Date: 27/02/2010
Early detection technology for cloud computing system-failure from Fujitsu
Fujitsu Laboratories has developed a technology to detect system failures before they happen, by improving the ability to analyze cloud system data and gather information, narrowing down the causes of failures, and automatically resolving them. This new technology reduces the workload of administrators and allows users the utilize the cloud with confidence. Technologies such as this improves reliability and stability to cloud systems
Fujitsu Laboratories has developed two technologies to detect signs of failures depending on the type of failure.
(1) Detection of failures through the analysis of system messages:
This technology focuses on specific patterns in messages that are generated just before failures occur and detects warning signs. By comparing the pattern of generated messages with messages from previous system failures, the technology can pick up on signs of failure.

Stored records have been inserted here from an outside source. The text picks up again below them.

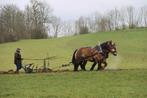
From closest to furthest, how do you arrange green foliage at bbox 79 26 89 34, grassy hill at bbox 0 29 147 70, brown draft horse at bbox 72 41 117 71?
brown draft horse at bbox 72 41 117 71 → grassy hill at bbox 0 29 147 70 → green foliage at bbox 79 26 89 34

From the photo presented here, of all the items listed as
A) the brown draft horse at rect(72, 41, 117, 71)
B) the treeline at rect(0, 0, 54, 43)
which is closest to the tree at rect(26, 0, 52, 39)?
the treeline at rect(0, 0, 54, 43)

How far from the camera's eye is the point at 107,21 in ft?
412

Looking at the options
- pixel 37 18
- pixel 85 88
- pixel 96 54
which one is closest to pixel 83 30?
pixel 37 18

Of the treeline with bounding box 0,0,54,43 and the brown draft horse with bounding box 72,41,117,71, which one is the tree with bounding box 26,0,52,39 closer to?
the treeline with bounding box 0,0,54,43

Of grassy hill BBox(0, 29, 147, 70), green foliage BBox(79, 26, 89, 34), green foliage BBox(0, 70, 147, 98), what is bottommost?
grassy hill BBox(0, 29, 147, 70)

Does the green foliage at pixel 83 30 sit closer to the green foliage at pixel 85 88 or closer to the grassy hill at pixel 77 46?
the grassy hill at pixel 77 46

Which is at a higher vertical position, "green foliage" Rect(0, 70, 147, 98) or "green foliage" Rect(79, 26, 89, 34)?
"green foliage" Rect(79, 26, 89, 34)

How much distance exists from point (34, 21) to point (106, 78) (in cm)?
9192

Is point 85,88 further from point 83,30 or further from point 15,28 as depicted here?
point 83,30

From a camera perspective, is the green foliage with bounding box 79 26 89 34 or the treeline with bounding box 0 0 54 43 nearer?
the treeline with bounding box 0 0 54 43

(2) Detection of potential failures that do not generate messages:
When configuring equipment such as servers, human error can lead to the input of incorrect settings. In this kind of situation, the server will operate according to the settings and may not generate any error messages. An effective method for detecting failures in this instance is to gather and analyze data packets that travel across networks that link servers and systems, and then analyze minor changes on the packet level - such as data loss, resent packets and transmission delays. In order to monitor large-scale systems that are involved in cloud computing, Fujitsu Laboratories has developed a technology that is compatible with 10Gbps high-speed communication technology, and which detects network and server system failures in real time.

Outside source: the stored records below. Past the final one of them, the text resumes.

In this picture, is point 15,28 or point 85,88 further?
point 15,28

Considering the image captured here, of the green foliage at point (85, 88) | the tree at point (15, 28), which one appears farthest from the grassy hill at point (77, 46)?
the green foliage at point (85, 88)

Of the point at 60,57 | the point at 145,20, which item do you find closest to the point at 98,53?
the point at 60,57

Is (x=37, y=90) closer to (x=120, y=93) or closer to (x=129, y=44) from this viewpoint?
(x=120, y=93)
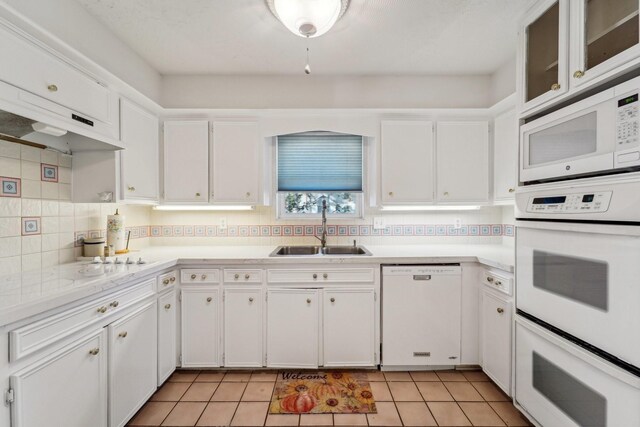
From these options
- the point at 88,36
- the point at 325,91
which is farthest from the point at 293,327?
the point at 88,36

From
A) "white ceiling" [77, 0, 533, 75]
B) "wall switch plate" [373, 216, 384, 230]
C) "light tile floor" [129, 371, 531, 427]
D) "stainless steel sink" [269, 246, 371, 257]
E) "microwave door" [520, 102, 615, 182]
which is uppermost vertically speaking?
"white ceiling" [77, 0, 533, 75]

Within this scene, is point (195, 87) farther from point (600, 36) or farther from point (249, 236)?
point (600, 36)

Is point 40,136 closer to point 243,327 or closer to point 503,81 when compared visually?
point 243,327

2. Narrows down causes of failures
The technology scans through detected signs pointing towards system failure and makes inferences about the most likely areas that have generated these signs. Using the observed symptoms as a point of origin, the technology employs network and system configuration information to trace the symptoms' causes. It then overlays the results of evaluations taken from multiple points of origin, generating inferences about the most likely causes based on the areas with the most overlap or with no proper activities.

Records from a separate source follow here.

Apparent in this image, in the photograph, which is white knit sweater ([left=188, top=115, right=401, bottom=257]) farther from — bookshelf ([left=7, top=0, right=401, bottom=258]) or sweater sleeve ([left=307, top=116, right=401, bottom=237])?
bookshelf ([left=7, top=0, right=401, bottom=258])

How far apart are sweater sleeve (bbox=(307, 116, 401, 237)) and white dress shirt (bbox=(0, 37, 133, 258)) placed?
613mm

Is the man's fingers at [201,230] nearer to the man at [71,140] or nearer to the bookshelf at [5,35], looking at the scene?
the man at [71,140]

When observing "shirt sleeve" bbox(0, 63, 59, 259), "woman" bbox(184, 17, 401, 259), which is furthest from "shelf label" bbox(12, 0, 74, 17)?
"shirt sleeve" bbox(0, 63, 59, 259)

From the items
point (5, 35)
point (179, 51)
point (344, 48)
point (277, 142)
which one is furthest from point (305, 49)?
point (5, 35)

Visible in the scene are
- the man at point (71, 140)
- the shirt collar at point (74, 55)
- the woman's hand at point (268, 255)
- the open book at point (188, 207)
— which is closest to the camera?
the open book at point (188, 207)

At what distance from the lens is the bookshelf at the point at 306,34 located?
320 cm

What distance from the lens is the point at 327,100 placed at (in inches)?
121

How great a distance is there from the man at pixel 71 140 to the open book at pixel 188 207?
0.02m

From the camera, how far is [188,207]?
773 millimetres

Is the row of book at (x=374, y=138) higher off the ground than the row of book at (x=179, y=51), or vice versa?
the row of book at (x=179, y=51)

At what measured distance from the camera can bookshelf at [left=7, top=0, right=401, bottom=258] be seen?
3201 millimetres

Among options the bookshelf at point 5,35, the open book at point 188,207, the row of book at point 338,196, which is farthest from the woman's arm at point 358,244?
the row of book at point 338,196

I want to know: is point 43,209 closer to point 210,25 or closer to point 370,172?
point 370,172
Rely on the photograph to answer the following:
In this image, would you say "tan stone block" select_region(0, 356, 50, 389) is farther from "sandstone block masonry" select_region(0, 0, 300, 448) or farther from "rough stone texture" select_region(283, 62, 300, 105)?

3. Resolves causes of failures
The system leverages past knowledge of how to deal with system failures, including system log information, and presents administrators with the most suitable methods for dealing with the determined causes of the failures. Due to the fact that previous failures will often occur again, the system stores previous cases of system failures and the procedure history to resolve them in its knowledge base, so that it can quickly determine a solution in order to resolve the cause of the failures.